World’s First Cancer Stem Cell Model From iPS Cells
News Feb 25, 2015
Cancer has been the top cause of death in Japan since 1981 with an estimated 300 people out of 100,000 dying of the disease annually. Professor Masaharu Seno, head of the Lab of Nano-Biotechnology at the Department of Biotechnology, Graduate School of Natural Science and Technology, Okayama University, is focused on finding new methods to treat the disease. “My research is focused on the development of innovative methods for cancer treatment,” says Seno. “Specifically, my group is using induced pluripotent stem cells (iPSCs) to develop cancer stem cells (CSCs). Recently, we reported that cancer stem cells produced from mouse iPS cells, that then differentiate, are actually necessary for the maintenance of the cancer cells themselves.
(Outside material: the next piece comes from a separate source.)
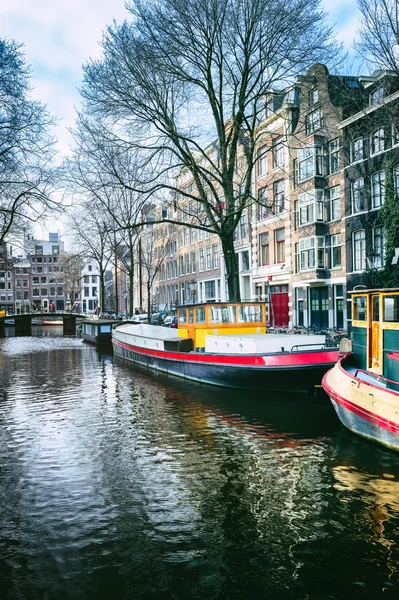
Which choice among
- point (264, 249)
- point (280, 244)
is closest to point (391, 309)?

Understanding the mechanism governing the development of cancer is a major advance for the treatment of cancer. ”
Professor Seno points out that his group’s success lies in producing cancer stem cells from iPS cells, which when transplanted into nude mouse, retains the stem cell like properties overcoming the ethical issues.“CSCs from iPSCs and from mice also provides an abundant supply of many different kinds of cancer cells for experiments,” adds Professor Seno. “We are planning to produce a library of CSCs for customized cancer treatment.”
In the future Professor Seno is planning to collaborate with industrial partners to develop CSC libraries in the form of a consortium to manage cell libraries. The ready availability of CSCs would enable the establishment of novel systems to evaluate agents for cancer therapy “including those which were previously dropped by pharmaceutical companies”.
The research on cancer is an extension of Professor Seno’s expertise in the design of “functional physiologically and biologically active molecules for medicine and public health”. Other projects include the development of highly efficient, in vivo drug delivery systems (DDS) using nano-capsules of proteins or lipids to reduce side effects associated with conventional approaches; novel procedure for profiling tissues and cells for DDS; and design of novel mutant proteins of betacellulin (BTC) for the tissue regeneration therapy of pancreatic islets in diabetes therapy.